Ser optimista es bueno, pero necesitas enfrentar la realidad.
¿Te das cuenta de lo grave que es tu condición ahora?
Si no recibes tratamiento, puede que ni siquiera vivas otro medio año.
La sonrisa en el rostro de Zi Qing se congeló; siempre había estado evitando deliberadamente el tema de su enfermedad.
Ella era solo una chica ordinaria, y a pesar de ser fuerte y optimista, temía la muerte y había tenido muchas noches donde se escondía bajo las sábanas y lloraba amargamente, y muchas noches de insomnio.
Pero aparte de fingir que no le afectaba, ¿qué más podía hacer?
Quizás el tratamiento podría permitirle vivir un poco más, pero no tenía dinero.
Además, los médicos ya le habían dejado claro que su condición era muy difícil de controlar, e incluso con tratamiento, era incierto si podría vivir otro año.
Puesto que escapar era imposible, entonces aunque tuviera miedo, solo podía apretar los dientes y persistir, forzando una sonrisa.

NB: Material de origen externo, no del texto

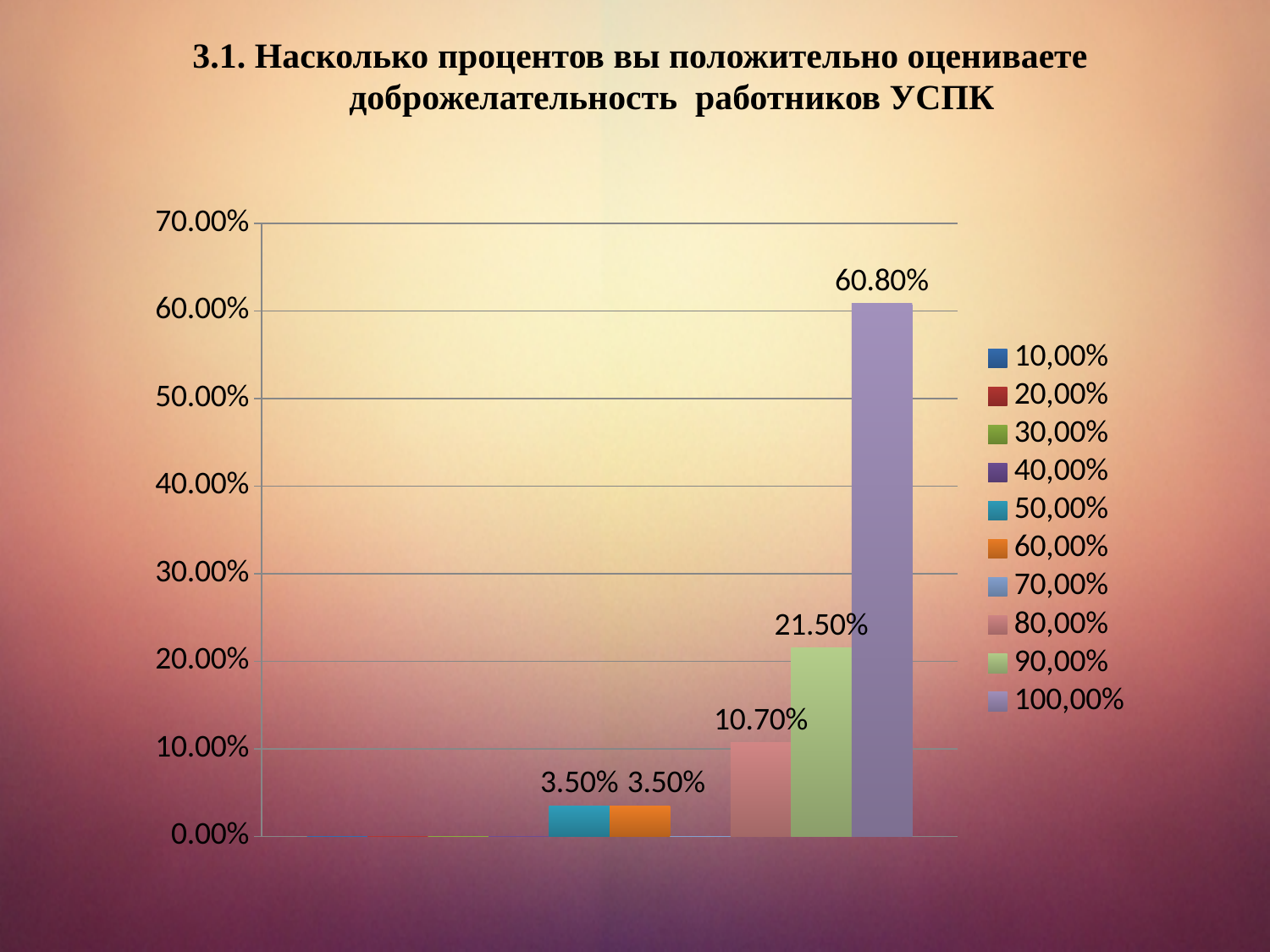
What value is shown for the 90,00% series? 21.50% Which is larger, the value for the 80,00% series or the 60,00% series? 80,00% What value is shown for the 80,00% series? 10.70% Which series has the highest value? 100,00% What colour is the bar for the 100,00% series? purple What is the difference between the values for the 90,00% and 80,00% series? 10.80% How many series does the legend list? 10 What value is shown for the 100,00% series? 60.80% Is the value for the 100,00% series greater or less than 50.00%? greater What value is shown for the 50,00% series? 3.50% What kind of chart is shown on the slide? bar chart What is the difference between the values for the 100,00% and 90,00% series? 39.30%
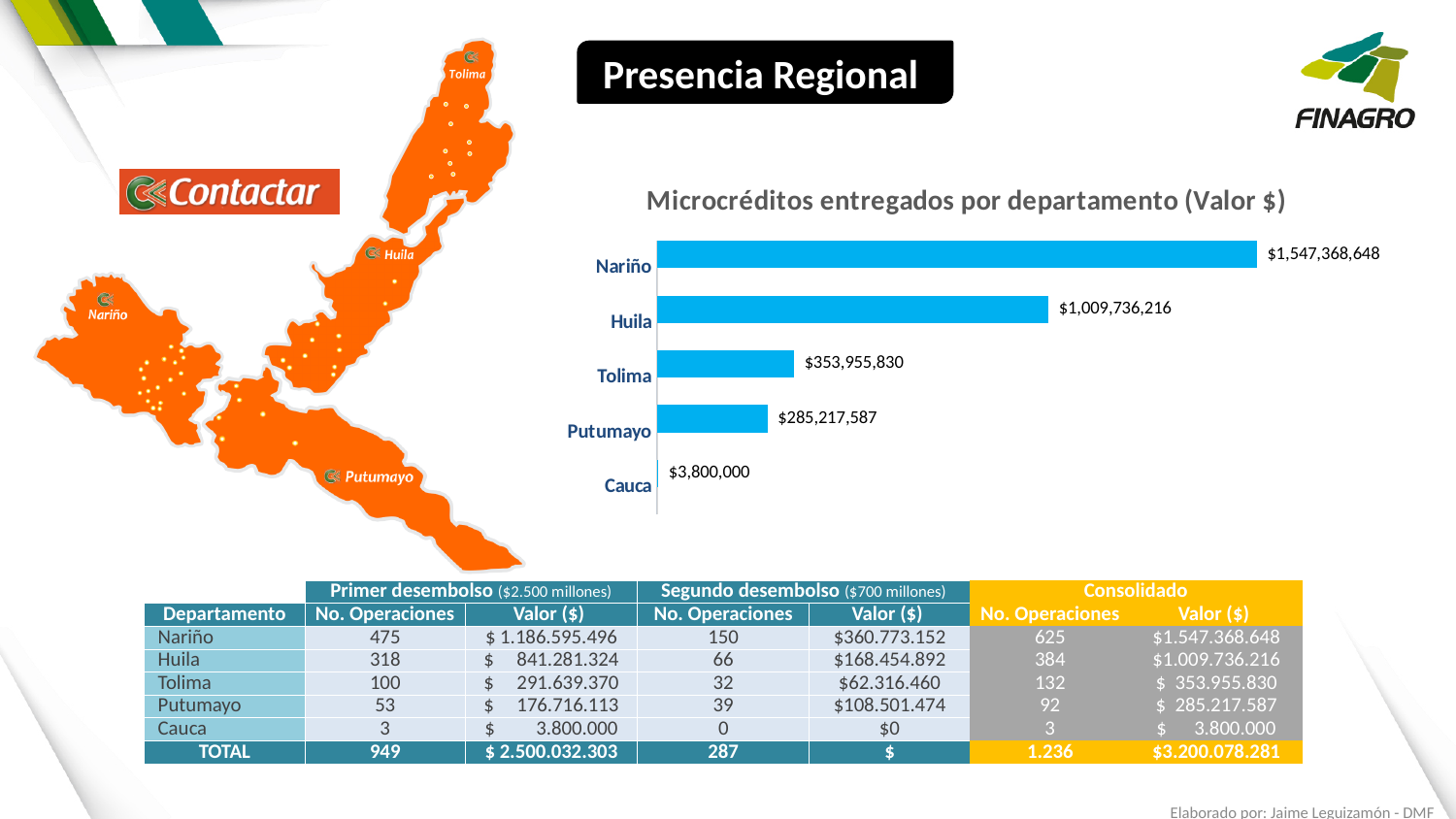
Which department has the highest value in the chart? Nariño What is the value shown for Putumayo in the chart? $285,217,587 What is the difference between the values for Nariño and Huila? $537,632,432 What is the difference between the values for Tolima and Putumayo? $68,738,243 What is the value shown for Tolima in the chart? $353,955,830 What is the value shown for Nariño in the chart? $1,547,368,648 What is the value shown for Cauca in the chart? $3,800,000 What type of chart is used to show the microcredits by department? Bar chart Which has a larger value, Huila or Tolima? Huila Which department has the lowest value in the chart? Cauca How many departments are shown in the chart? 5 What is the value shown for Huila in the chart? $1,009,736,216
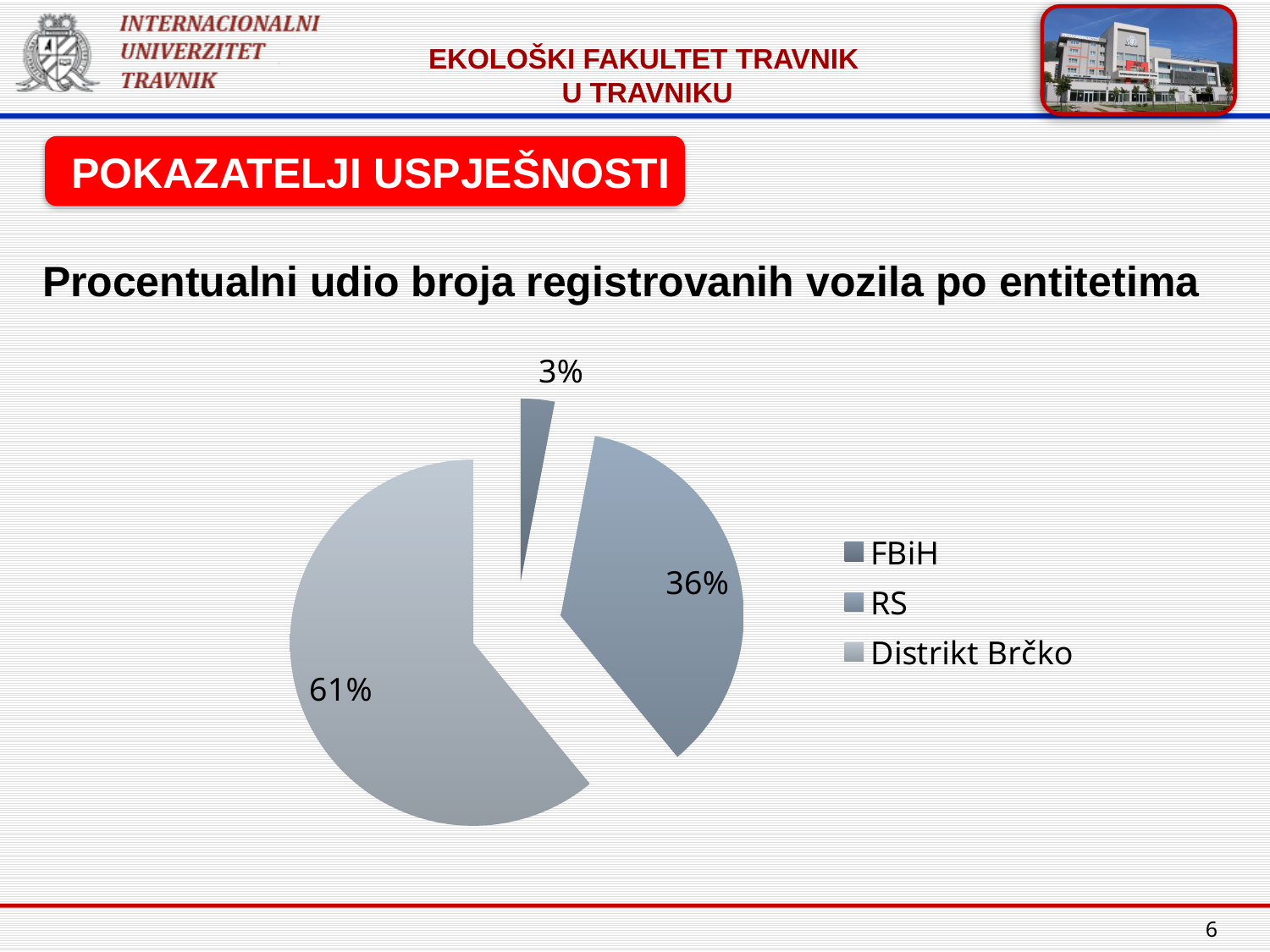
What kind of chart is shown on the slide? pie chart What is the difference between the largest slice (61%) and the 36% slice? 25% What share of the pie does the slice coloured like the Distrikt Brčko legend entry have? 61% Which is larger, the 36% slice or the 3% slice? the 36% slice How many slices does the pie chart have? 3 What share of the pie does the slice coloured like the FBiH legend entry have? 3% What is the title of the chart on the slide? Procentualni udio broja registrovanih vozila po entitetima What is the smallest percentage shown on the pie chart? 3% What is the largest percentage shown on the pie chart? 61% How many entries does the legend of the pie chart list? 3 What share of the pie does the slice coloured like the RS legend entry have? 36% What is the difference between the 36% slice and the 3% slice? 33%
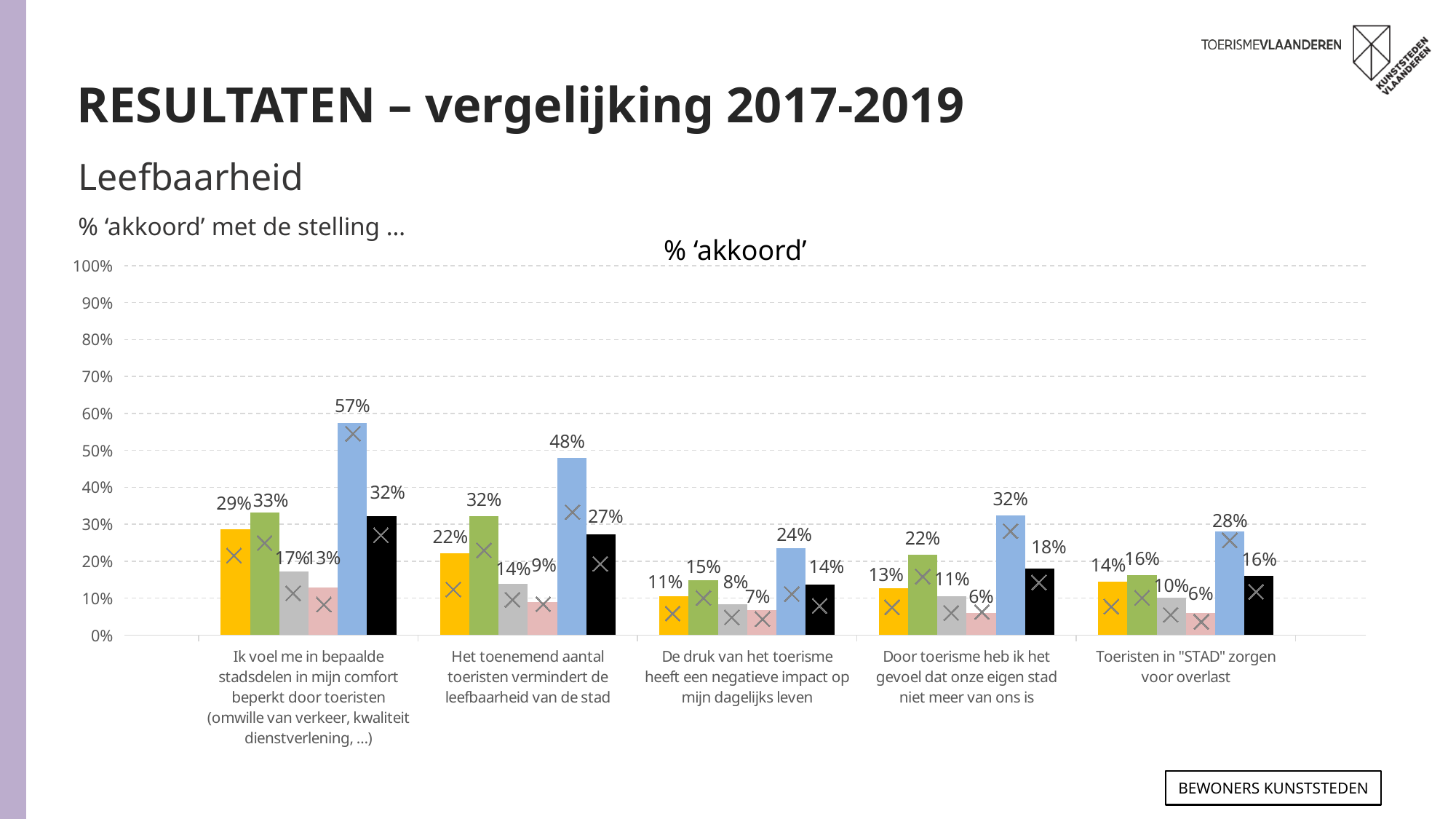
Which statement has the lowest blue bar value? De druk van het toerisme heeft een negatieve impact op mijn dagelijks leven What is the value of the orange bar for the statement 'Door toerisme heb ik het gevoel dat onze eigen stad niet meer van ons is'? 13% What is the title shown above the chart's plot area? % ‘akkoord’ What is the difference between the blue bar (57%) and the black bar (32%) for the statement 'Ik voel me in bepaalde stadsdelen in mijn comfort beperkt door toeristen'? 25% What is the value of the black bar for the statement 'De druk van het toerisme heeft een negatieve impact op mijn dagelijks leven'? 14% How many statement categories are shown along the x axis of the chart? 5 Which statement has the highest blue bar value? Ik voel me in bepaalde stadsdelen in mijn comfort beperkt door toeristen (omwille van verkeer, kwaliteit dienstverlening, ...) What is the value of the blue bar for the statement 'Toeristen in "STAD" zorgen voor overlast'? 28% For the statement 'Door toerisme heb ik het gevoel dat onze eigen stad niet meer van ons is', which is larger: the green bar or the black bar? the green bar What is the value of the green bar for the statement 'Het toenemend aantal toeristen vermindert de leefbaarheid van de stad'? 32% Is the blue bar for the statement 'Het toenemend aantal toeristen vermindert de leefbaarheid van de stad' greater or less than 40%? greater What type of chart is shown on the slide? bar chart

Ahora recordada por Liu Wentian de la Enfermedad de la Sangre Púrpura que llevaba, la tristeza se elevó a su corazón, y los ojos de Zi Qing involuntariamente se enrojecieron.
—Está bien, no estés tan triste.
Ya que me has llamado hermano, te ayudaré a curar tu enfermedad —dijo Liu Wentian al ver los ojos enrojecidos de Zi Qing, acariciando tiernamente su cabello.
Zi Qing logró una sonrisa.
—Gracias, Hermano Liu Wentian.
Aunque expresó su agradecimiento, obviamente asumía que Liu Wentian solo la estaba consolando y no creía realmente que pudiera curar su enfermedad.
Zi Qing había investigado su condición, así que era consciente de que era imposible que se curara.
Justo cuando Zi Qing se sentía afligida, una voz hizo que cambiara su expresión.
—Zi Qing, ¿por qué terminaste el trabajo tan temprano hoy?
¿Recibiste tu salario?
Si lo recibiste, ¡apúrate y devuelve el dinero!
Un joven de cara cuadrada con una apariencia algo feroz, seguido por dos lacayos, caminó hacia Zi Qing tan pronto como la vio.
Parecía que había venido específicamente a buscarla.
Al ver a este hombre, Zi Qing se asustó y dijo:
—Sr.
Yuan, no he recibido mi salario hoy.
¿Puedo darle el dinero en unos días?